The potential for personal genetic maps has come three steps closer to reality with the publication of results from three studies using powerful next-generation genome sequencing technology. The studies are published in this week’s edition of Nature.

By efficiently mapping two genomes of different ethnic origin, and a cancer genome, the three large international research teams have demonstrated the potential of new rapid genetic sequencing techniques to quickly and economically map a personal genome.

All three papers demonstrate the utility of the Illumina (formerly Solexa) massive parallel sequencing technique that enables very high throughput: one hundred million DNA fragments can be sequenced in parallel on a chip.

This approach is already being used widely in fields ranging from medical re-sequencing through to assessment of copy number variation. It is effective for accurate, rapid and economical re-sequencing of whole genomes and supports the potential of personal genome sequencing which, it is speculated, will become a clinical tool in the near future supporting diagnosis, prevention and therapy of human diseases.

Mapping ethnic differences

By sequencing the genomes of both an Asian and an African individual, two research teams shed light on how the human genome varies with ethnicity.

In the first paper, a large international collaboration led by David Bentley of Illumina Cambridge Ltd in the United Kingdom, describes using the massive parallel sequencing approach to sequence and initially characterize the genome of an African individual from the Yoruba ethnic group of West Africa.

In the second paper, an international collaboration led by Jun Wang of the Beijing Genomics Institute at Shenzhen, China, reports using the same technology to sequence the genome of an East Asian individual. Wang and colleagues illustrate the potential of personal genomics in disease diagnosis by comparing this genome with the other individual genomes already available—those of J. D. Watson and J. C. Venter.

Getting personal with a cancer genome

Harnessing the power of massive parallel sequencing technology has also enabled an individual cancer genome to be sequenced for the first time, identifying mutated genes that probably have a role in the development of acute myeloid leukemia.
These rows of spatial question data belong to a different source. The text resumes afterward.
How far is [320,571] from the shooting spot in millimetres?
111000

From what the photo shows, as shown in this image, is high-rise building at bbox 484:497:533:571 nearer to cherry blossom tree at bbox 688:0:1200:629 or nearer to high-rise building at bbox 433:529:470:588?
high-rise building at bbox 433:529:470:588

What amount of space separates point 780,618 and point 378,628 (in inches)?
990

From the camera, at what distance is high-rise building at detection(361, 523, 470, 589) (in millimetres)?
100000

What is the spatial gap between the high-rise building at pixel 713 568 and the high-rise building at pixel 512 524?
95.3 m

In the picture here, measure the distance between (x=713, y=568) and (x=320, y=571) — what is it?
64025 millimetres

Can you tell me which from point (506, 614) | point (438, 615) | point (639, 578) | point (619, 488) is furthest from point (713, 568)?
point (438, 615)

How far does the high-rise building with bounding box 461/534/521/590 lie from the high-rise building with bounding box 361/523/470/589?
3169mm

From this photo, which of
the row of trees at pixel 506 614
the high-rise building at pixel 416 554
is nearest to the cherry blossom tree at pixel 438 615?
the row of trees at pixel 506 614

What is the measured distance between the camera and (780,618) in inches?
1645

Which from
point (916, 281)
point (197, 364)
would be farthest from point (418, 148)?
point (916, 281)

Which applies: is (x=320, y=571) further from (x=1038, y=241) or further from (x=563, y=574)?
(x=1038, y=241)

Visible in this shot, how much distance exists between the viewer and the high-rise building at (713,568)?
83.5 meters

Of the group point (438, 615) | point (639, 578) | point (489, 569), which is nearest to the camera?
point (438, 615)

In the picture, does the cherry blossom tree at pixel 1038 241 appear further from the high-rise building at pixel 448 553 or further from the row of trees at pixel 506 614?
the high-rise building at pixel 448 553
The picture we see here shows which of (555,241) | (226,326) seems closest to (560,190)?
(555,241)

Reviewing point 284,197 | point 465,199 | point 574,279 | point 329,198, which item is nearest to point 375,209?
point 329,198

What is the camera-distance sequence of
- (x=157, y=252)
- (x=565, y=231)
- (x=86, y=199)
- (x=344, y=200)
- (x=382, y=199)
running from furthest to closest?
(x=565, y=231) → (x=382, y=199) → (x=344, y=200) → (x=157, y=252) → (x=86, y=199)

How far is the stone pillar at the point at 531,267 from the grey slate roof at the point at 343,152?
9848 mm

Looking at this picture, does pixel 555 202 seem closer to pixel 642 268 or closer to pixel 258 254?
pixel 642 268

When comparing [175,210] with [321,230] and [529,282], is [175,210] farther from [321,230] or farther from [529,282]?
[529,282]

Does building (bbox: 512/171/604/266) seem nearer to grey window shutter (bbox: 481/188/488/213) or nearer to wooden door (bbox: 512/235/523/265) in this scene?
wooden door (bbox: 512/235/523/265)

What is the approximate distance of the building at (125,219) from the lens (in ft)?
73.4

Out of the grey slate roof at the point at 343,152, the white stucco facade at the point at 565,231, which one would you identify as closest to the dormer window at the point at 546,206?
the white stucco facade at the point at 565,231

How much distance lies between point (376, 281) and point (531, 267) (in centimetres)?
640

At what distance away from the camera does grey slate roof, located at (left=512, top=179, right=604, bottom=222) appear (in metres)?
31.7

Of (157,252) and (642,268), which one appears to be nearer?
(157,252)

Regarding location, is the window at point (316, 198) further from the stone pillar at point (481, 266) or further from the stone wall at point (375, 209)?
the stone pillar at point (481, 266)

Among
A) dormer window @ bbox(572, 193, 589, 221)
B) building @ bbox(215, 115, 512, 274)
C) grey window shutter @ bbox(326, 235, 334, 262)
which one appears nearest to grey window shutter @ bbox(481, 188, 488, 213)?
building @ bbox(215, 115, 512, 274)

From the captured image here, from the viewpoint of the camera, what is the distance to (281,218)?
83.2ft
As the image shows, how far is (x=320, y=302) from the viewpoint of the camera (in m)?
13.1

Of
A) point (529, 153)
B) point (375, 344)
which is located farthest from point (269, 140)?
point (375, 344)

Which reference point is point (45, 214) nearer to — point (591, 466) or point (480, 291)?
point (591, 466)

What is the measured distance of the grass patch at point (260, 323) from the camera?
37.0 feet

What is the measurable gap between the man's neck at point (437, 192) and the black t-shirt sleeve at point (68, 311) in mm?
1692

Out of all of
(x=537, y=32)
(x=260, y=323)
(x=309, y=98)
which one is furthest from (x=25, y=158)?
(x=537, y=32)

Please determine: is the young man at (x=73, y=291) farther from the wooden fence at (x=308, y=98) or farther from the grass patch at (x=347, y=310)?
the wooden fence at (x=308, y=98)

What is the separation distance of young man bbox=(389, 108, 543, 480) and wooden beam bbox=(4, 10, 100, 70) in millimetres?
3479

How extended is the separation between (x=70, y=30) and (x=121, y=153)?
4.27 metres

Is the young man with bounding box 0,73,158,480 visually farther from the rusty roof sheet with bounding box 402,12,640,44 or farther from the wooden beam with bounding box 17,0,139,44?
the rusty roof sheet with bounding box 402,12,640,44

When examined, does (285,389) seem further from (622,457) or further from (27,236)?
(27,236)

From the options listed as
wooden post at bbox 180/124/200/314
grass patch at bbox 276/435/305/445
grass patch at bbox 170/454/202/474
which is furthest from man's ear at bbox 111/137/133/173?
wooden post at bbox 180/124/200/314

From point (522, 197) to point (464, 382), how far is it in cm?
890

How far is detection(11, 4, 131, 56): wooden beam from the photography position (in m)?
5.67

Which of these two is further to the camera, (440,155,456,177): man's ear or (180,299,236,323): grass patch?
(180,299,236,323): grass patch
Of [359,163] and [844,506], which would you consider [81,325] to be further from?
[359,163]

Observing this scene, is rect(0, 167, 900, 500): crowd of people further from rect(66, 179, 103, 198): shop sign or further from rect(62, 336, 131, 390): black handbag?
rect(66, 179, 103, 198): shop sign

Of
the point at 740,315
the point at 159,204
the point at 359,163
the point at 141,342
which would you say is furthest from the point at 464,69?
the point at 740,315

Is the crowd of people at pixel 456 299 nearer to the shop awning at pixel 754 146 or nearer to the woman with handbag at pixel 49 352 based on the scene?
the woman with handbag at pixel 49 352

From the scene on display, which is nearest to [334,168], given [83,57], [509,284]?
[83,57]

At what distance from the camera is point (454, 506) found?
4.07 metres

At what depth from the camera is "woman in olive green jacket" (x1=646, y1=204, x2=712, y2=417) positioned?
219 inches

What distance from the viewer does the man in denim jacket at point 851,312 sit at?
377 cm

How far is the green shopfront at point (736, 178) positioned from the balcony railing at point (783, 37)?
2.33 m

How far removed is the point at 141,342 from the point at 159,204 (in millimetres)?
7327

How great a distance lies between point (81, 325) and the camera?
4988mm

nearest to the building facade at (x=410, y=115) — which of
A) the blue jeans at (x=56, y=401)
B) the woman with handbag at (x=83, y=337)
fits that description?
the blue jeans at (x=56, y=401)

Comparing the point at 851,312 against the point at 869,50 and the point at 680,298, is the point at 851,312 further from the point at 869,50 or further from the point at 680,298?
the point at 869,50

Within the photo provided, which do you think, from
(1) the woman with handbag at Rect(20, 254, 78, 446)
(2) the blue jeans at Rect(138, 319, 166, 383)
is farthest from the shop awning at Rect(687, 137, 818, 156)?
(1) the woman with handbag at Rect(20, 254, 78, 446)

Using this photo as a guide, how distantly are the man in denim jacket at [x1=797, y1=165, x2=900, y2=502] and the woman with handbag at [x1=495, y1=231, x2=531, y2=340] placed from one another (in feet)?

Acute myeloid leukemia is a white blood cell cancer that affects around 13,000 adults yearly in the United States alone: about one-third of those affected will die from the disease.

In the third paper this week, Elaine Mardis from the Washington University School of Medicine in the US and colleagues sequenced cancerous and normal tissue from a patient with acute myeloid leukemia. They identified ten mutated genes by comparing the two sequences. Of these, two were previously reported to be associated with acute myeloid leukemia, whereas the others probably represent new genes important for the development of the disease.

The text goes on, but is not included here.